Cuando estudiantes universitarios, mis compañeros de casa y yo, teníamos un presupuesto muy restringido, por lo que siempre que alguno lograba obtener algo de dinero extra, lo celebrábamos preparando una comida especial; como el rol que a mí me tocaba era el de cocinero, tenía que pulirme en la preparación de nuestros sagrados alimentos, aunque cabe mencionar que mis únicos enseres de cocina se reducían a una pequeña estufa de gas con dos parrillas, un viejo sartén de regular tamaño, una cuchara grande, un vieja percoladora con capacidad para dos litros, cuatro platos de melanina planos y cuatro hondos, cuatro tenedores, cuatro cucharas y cuatro cuchillos, todos de medio uso o más bien, de uso y medio.
Uno de nuestros amigos logró vender un viejo radio de transistores, así es que nos llegó con la novedad de que era “rico” y que compartiría su fortuna con nosotros, de inmediato surgieron las propuestas para hacer el mejor uso del dinero, uno propuso comprar botana y dos caguamas y nos pusiéramos a jugar dominó y fue secundado por otro amigo, otro prefería que compraremos todo lo necesario para elaborar unos sándwiches de jamón, porque normalmente comprábamos mortadela, pero como yo era el cocinero oficial les propuse hacer un suculento caldo de res, ya que por esas fechas aún estábamos en invierno, nadie se pudo resistir a mi oferta y nos fuimos a comprar todo lo necesario.
Llegamos a la carnicería que era atendida por Don Fili, el cual ya nos veía como sus cuates y solicitamos su consejo para comprar la “mejor” carne y aquel buen hombre no titubeó en recomendarnos el chambarete, después fuimos al departamento de verduras y compramos un pedazo de repollo y coliflor, cilantro, dos zanahorias, dos papas y dejaríamos las tortillas para el último pues estas deberían de estar calientitas a la hora de disfrutar aquel potaje.

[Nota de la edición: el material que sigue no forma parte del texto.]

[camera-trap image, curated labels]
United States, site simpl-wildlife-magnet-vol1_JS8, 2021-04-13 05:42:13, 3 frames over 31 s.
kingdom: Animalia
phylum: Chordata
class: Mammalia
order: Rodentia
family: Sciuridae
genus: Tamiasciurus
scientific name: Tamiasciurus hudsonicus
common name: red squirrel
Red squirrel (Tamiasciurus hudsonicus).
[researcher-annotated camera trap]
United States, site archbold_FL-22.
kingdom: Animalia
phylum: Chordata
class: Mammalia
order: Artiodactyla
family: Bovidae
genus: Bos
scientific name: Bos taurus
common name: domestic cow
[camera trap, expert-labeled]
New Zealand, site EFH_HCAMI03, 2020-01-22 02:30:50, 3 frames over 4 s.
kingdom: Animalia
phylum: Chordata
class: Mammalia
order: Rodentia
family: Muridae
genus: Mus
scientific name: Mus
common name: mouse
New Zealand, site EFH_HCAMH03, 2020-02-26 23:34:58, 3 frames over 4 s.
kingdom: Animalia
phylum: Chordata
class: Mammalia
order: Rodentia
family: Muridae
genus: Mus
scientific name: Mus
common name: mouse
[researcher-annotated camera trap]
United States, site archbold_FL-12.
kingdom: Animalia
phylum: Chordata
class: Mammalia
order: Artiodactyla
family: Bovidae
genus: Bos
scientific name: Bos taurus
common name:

Llegamos a nuestro hogar temporal y mis compañeros me dejaron solo para que nada perturbara mi fino trabajo culinario, me dirigí al espacio que teníamos destinado como cocina y hasta entonces reparé en que no teníamos una olla para el cocimiento de aquella mezcla de verduras y carne, pensé en solicitarle al vecino de la primera planta, pero jamás logré conocerlo y me dio pena hacerlo; de pronto, me acordé de la vieja percoladora eléctrica de aluminio que mi madre me había obsequiado y que como comenté anteriormente tenía capacidad para dos litros, y que por cierto yo se la acepté a mi progenitora por el hecho de que cuando estudiábamos por las noches tomábamos una barbaridad de tazas de café para evitar dormirnos; así es que puse manos a la obra y en menos que canta un gallo ya estaba el caldo hirviendo en aquella improvisada olla; me fui por un libro para repasar un tema y esperé pacientemente a que saliera el caldo, de pronto se me ocurrió checar el avance de mi obra y cuál fue mi sorpresa que ya se había consumido la mitad del agua, por lo que de nuevo la llené, pero antes toque el famoso chambarete y estaba más duro que un chamorro de futbolista, probé el cado y la vedad no sabía a nada que yo hubiese probado antes y para colmo las verduras se estaban convirtiendo en puré tipo Gerber, de pronto escuche a los compañeros que ya exigían su comida y entonces sufrí una crisis de pánico, por lo que saqué la carne de la percoladora, la puse en el sartén con aceite, apachurre un par de tomates con la técnica de mi compadre Toño (o sea con las manos) le aventé un par de dientes de ajo, y después le puse medio cuadro de pollo (consomé) al mentado caldo y el olor de aquel “manjar” atrajo irresistiblemente a los hambrientos comensales, para entonces ya tenía habilitado como mesa el baúl que el tío William le había heredado a mi padre, y éste a mí, y sobre ella los cuatro platos hondos, las cucharas, tenedores y cuchillos, las servilletas y un salero. Cabe mencionar que ninguno de los que comimos aquel brebaje y aquella carne a la “despreocupé” se quejó, pero, tuve que renunciar a mi carrera como Chef por razones obvias.